## WORK ORDER:
Check each line of the listing below for the string "myqcloud", and copy the ones that have it.

******************************

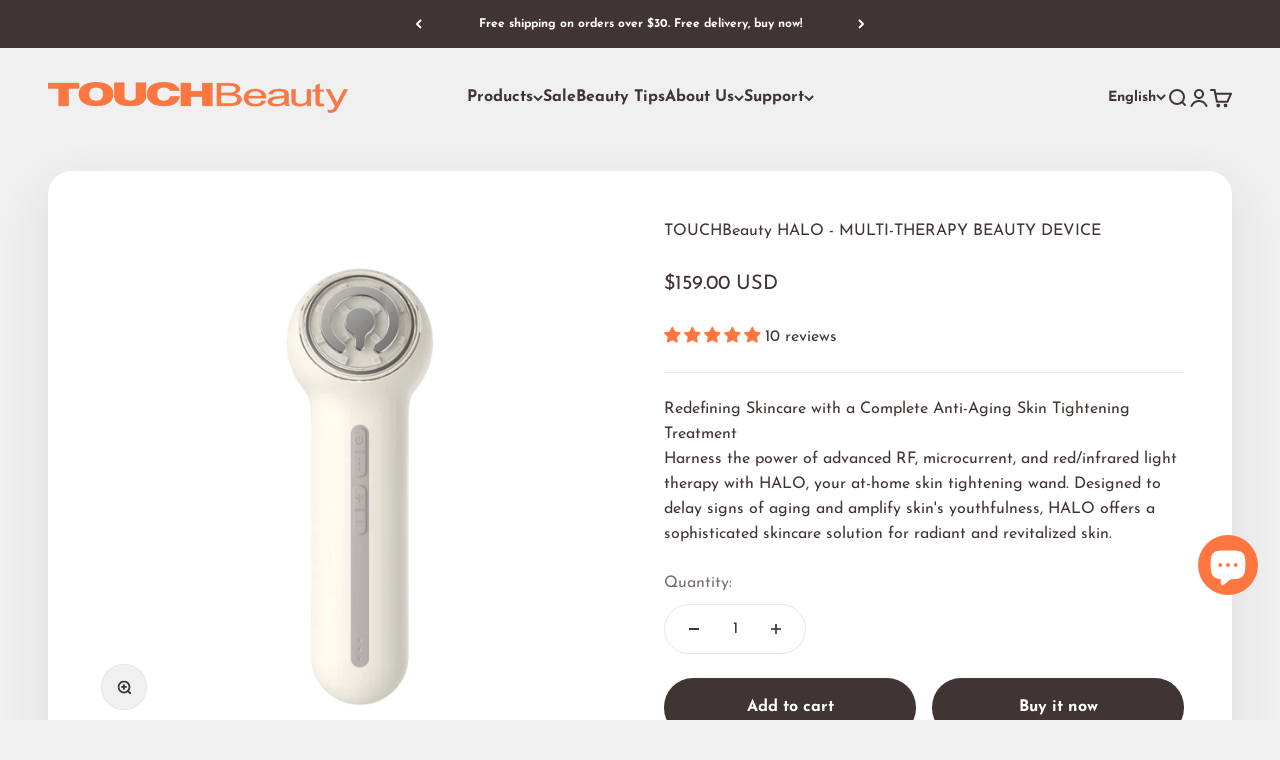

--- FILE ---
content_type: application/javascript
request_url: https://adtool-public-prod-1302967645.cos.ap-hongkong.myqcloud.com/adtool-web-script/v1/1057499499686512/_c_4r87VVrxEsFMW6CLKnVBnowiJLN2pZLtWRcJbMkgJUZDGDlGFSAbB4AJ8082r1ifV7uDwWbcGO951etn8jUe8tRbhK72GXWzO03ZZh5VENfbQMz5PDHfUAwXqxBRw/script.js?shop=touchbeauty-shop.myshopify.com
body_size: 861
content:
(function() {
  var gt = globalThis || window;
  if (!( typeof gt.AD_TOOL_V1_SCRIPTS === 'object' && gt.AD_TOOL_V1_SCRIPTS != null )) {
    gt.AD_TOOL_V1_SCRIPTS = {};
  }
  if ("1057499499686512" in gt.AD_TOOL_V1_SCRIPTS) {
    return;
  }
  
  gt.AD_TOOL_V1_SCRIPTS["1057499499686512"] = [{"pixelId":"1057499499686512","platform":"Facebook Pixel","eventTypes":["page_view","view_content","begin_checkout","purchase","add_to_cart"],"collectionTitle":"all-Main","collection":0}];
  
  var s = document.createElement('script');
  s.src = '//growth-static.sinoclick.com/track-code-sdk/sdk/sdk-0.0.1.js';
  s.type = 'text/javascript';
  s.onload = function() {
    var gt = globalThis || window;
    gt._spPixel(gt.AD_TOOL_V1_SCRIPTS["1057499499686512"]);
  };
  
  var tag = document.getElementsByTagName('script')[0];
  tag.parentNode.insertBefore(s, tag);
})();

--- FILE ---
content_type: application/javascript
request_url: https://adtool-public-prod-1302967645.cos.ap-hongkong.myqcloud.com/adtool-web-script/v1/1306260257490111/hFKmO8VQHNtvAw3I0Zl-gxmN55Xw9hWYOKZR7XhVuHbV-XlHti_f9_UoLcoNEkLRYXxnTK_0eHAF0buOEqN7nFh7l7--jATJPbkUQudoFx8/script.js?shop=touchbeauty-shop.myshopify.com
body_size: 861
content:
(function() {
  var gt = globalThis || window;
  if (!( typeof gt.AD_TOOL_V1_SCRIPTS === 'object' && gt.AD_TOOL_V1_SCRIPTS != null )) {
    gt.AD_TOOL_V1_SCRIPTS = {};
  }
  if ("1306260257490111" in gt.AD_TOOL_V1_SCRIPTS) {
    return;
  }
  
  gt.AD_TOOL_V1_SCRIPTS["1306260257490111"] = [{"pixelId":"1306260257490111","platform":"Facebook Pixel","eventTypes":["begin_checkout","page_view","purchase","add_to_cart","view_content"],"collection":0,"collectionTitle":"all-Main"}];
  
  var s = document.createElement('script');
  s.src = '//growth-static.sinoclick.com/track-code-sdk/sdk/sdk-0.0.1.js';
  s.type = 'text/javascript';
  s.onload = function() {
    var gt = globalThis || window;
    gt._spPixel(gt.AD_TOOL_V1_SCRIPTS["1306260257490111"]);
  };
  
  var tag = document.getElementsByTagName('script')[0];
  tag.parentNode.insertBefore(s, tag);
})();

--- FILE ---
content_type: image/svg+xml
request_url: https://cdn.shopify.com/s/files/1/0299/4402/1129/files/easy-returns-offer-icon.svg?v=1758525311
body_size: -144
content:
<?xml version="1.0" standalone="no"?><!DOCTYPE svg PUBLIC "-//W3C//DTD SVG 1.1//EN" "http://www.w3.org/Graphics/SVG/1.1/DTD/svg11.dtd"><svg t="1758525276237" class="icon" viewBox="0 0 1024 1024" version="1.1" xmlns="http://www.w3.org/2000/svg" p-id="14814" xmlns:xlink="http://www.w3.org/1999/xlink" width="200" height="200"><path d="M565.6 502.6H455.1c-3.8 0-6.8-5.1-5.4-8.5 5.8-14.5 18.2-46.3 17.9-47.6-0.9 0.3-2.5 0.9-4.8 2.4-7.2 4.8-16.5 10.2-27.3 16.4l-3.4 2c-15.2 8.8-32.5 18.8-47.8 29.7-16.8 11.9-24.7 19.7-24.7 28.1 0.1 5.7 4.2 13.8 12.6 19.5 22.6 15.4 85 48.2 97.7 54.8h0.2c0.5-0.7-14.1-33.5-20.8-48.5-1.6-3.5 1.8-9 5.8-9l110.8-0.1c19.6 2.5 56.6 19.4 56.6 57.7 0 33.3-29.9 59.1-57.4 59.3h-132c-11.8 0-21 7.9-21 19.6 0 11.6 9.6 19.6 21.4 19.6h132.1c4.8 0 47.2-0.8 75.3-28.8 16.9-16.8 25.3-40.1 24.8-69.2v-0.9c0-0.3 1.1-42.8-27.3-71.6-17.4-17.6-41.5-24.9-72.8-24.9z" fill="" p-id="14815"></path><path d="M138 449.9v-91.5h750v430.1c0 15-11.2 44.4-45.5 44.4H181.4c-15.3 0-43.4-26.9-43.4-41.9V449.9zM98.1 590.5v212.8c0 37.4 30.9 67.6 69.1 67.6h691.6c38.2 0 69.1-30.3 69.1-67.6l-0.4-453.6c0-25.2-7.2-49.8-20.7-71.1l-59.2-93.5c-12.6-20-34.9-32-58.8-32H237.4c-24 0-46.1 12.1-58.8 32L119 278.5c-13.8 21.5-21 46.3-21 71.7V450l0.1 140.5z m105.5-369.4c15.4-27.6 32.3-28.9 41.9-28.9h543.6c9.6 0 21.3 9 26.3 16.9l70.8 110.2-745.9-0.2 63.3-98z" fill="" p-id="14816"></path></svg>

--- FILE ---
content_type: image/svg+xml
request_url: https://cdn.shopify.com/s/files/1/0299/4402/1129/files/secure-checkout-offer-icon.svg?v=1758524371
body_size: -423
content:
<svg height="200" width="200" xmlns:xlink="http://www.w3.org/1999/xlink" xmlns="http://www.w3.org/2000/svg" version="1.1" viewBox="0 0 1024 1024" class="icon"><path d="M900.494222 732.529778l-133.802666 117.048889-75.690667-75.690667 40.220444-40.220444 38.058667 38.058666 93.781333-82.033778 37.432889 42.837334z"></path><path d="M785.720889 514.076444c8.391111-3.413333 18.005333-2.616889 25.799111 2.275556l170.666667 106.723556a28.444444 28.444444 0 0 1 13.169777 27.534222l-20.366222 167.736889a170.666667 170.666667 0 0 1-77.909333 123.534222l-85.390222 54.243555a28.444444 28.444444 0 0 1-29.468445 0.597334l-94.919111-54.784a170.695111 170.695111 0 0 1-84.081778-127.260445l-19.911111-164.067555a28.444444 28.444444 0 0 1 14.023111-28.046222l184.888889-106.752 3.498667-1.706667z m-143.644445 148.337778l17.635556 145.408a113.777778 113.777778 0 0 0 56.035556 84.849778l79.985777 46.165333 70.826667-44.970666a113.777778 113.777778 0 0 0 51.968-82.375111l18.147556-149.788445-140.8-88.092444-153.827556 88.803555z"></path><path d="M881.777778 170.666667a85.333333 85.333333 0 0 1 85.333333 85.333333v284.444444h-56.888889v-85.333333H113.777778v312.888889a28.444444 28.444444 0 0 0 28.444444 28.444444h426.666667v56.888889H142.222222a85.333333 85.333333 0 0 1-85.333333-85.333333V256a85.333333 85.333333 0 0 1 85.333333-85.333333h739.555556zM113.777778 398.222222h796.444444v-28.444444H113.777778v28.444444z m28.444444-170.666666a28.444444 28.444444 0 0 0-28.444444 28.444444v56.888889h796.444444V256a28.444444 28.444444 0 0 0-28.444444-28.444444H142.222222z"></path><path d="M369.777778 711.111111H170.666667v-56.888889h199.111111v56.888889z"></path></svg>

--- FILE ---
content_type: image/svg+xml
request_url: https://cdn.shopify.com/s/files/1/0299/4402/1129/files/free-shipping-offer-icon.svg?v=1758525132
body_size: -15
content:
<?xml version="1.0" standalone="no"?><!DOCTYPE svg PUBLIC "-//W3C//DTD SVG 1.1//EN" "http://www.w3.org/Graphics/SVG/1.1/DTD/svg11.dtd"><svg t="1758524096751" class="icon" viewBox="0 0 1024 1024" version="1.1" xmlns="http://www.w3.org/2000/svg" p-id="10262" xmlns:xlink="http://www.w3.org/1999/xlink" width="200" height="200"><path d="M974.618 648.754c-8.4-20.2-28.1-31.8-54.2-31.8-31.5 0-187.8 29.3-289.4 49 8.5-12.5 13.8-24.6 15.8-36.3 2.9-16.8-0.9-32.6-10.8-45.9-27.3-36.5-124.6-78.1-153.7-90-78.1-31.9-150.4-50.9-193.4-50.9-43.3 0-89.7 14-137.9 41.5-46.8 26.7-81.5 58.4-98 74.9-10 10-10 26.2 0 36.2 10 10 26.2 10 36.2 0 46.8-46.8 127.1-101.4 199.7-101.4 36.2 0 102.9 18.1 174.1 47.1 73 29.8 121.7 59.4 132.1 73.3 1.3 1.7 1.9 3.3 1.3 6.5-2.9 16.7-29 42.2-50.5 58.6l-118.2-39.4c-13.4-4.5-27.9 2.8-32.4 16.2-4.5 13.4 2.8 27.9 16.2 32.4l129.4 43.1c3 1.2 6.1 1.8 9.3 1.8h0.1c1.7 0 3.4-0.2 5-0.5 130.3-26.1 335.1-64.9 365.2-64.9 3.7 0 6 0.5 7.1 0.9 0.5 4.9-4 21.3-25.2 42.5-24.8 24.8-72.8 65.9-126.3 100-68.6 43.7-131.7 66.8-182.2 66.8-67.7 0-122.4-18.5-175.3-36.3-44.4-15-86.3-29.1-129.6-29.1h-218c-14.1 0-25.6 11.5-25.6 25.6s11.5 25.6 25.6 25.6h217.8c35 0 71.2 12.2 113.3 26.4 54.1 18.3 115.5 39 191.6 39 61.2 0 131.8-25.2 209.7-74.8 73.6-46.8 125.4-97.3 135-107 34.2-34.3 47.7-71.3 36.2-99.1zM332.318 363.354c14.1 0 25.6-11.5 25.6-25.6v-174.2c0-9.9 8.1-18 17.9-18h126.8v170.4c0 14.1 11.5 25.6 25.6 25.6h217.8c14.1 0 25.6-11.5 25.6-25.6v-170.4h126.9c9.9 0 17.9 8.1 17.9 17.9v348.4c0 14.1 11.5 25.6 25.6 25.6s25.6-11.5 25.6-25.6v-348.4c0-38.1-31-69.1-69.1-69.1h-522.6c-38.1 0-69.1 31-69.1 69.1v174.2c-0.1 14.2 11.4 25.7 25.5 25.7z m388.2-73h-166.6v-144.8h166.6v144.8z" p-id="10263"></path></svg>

******************************

## TASK RESPONSE:
request_url: https://adtool-public-prod-1302967645.cos.ap-hongkong.myqcloud.com/adtool-web-script/v1/1057499499686512/_c_4r87VVrxEsFMW6CLKnVBnowiJLN2pZLtWRcJbMkgJUZDGDlGFSAbB4AJ8082r1ifV7uDwWbcGO951etn8jUe8tRbhK72GXWzO03ZZh5VENfbQMz5PDHfUAwXqxBRw/script.js?shop=touchbeauty-shop.myshopify.com
request_url: https://adtool-public-prod-1302967645.cos.ap-hongkong.myqcloud.com/adtool-web-script/v1/1306260257490111/hFKmO8VQHNtvAw3I0Zl-gxmN55Xw9hWYOKZR7XhVuHbV-XlHti_f9_UoLcoNEkLRYXxnTK_0eHAF0buOEqN7nFh7l7--jATJPbkUQudoFx8/script.js?shop=touchbeauty-shop.myshopify.com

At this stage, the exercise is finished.